XPath with "Cut Document" or "Extract Information" with "?"-result
Dear RM-experts,
I´m struggling trying to extract certain information from websites I crawled.
My process is as follows:
I have a "Crawl web" operator crawling websites in a loop. This process works fine (tested with up to 17 iterations).
The crawled web pages are stored as html-files (one file for each site).

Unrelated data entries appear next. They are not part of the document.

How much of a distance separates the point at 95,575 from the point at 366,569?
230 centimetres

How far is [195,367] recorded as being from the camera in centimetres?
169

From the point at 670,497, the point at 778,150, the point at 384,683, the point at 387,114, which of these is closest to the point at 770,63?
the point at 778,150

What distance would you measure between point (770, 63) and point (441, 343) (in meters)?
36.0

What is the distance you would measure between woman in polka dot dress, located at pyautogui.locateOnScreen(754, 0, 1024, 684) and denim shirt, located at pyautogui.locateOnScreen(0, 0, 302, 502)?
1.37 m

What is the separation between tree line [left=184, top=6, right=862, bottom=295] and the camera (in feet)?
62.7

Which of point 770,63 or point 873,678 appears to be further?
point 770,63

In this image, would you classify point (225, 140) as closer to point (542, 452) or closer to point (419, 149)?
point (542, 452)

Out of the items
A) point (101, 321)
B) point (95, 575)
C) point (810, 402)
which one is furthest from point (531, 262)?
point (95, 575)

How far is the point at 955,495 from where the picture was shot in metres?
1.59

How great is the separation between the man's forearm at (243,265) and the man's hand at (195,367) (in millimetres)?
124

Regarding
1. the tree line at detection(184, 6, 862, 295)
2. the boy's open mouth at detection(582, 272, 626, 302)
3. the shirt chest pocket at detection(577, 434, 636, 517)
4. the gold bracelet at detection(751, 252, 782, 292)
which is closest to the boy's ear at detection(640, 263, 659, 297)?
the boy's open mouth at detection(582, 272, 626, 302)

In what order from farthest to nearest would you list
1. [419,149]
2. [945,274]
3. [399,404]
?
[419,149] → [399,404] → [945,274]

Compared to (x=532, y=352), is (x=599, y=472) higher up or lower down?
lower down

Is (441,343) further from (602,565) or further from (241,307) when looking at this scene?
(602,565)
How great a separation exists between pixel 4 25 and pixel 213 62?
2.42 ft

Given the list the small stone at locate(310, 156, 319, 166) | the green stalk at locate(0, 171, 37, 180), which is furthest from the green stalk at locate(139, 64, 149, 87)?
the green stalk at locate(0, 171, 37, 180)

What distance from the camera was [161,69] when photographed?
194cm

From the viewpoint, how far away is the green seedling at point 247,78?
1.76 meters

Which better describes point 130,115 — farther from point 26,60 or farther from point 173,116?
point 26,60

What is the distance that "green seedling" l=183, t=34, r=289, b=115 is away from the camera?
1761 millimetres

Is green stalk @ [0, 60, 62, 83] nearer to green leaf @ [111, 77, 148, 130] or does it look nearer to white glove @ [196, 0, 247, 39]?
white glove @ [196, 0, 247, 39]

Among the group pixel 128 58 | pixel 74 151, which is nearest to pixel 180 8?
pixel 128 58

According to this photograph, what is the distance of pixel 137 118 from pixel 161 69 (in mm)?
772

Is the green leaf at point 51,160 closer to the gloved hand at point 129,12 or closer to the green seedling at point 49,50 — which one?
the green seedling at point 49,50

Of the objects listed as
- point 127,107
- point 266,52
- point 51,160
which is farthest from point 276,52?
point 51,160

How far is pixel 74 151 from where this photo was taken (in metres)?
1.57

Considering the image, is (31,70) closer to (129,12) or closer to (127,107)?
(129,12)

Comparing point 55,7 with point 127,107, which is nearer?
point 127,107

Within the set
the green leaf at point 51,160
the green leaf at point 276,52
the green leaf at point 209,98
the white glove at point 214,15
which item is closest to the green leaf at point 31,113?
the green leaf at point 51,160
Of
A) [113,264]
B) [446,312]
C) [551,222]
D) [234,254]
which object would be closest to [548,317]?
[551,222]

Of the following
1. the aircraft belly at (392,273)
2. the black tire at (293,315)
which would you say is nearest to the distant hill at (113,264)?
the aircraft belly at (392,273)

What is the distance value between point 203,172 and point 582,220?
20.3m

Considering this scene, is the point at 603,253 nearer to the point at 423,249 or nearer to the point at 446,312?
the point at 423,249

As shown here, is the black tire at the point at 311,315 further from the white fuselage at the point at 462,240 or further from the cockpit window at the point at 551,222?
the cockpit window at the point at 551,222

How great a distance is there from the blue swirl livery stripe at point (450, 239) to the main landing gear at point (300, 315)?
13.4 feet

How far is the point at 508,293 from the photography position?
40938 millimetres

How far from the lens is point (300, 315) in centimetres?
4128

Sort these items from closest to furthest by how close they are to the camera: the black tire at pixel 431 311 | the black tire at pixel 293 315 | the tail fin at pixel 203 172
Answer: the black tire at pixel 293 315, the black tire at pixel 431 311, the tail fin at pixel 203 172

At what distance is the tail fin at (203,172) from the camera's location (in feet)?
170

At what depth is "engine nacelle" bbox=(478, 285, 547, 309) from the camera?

Now I want to get a specific information from these websites for which I have an XPath-statement, that works fine on google spreadsheet but not in RM. I tried the process with the recommended "Cut Document"-operator and with the "Extract Information"-operator within a "Process Documents from Files"-Process.
I already searched the forum and tried all possible versions of "//h:" and "assume html" - knowing that the syntax in RM is slightly different - but with no success.
Is anybody out there with a solution for this issue?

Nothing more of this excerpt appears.